9 Replies Latest reply on Jul 29, 2010 8:56 PM by Matperry-Oracle

    Queries on Large Datasets Not Returning

    784525
      Hi,
      I'm running a bunch of queries against models in Oracle and they are taking over an hour to return. I've had to kill the processes, so I don't even know if they return. I was hoping you could take a look at the queries and explain if I'm doing something wrong or why Oracle might be taking so long.

      The technical details:
      I've installed Oracle 11.2.0 Enterprise on a VirtualBox machine running Ubuntu 10.04 64-bit server edition. It's able to handle 8 other queries I've thrown at it just fine. It will even return the correct results for these queries against a 10,000 triple model without too much of a delay.

      I'm using the latest Oracle Jena, and submitting the queries using Jena and the ARQ apis. (Source included below).

      I've run these queries against models with 50,000 triples, 250,000 triples, 1 million triples, and 5 million triples. All of them take longer than 1 hour to complete.

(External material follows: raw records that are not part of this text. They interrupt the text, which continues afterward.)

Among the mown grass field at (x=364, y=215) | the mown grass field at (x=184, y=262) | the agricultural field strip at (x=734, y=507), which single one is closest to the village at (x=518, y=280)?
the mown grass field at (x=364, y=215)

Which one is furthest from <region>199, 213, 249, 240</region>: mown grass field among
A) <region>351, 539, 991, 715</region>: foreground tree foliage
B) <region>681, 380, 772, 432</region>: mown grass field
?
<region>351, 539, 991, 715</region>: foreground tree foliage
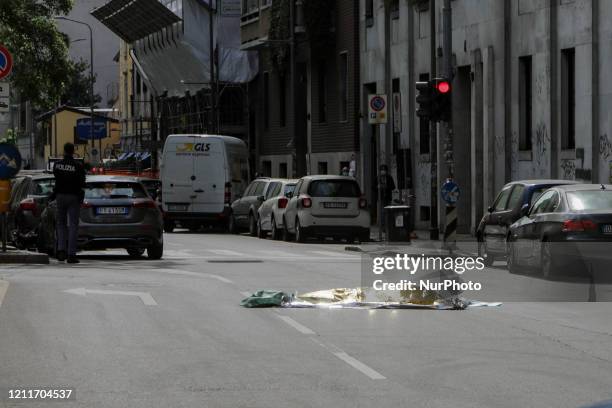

I let the 1 million and 5 million run for 2 hours before quitting.

      The model is populated with data from the SP2 benchmark. [http://dbis.informatik.uni-freiburg.de/index.php?project=SP2B] The benchmark comes with a rdf generator, which produces n-triples files which I loaded into my model by hand using SQL*Loader to get the triples into a staging table and SEM_APIS.BULK_LOAD_FROM_STAGING_TABLE to populate the model.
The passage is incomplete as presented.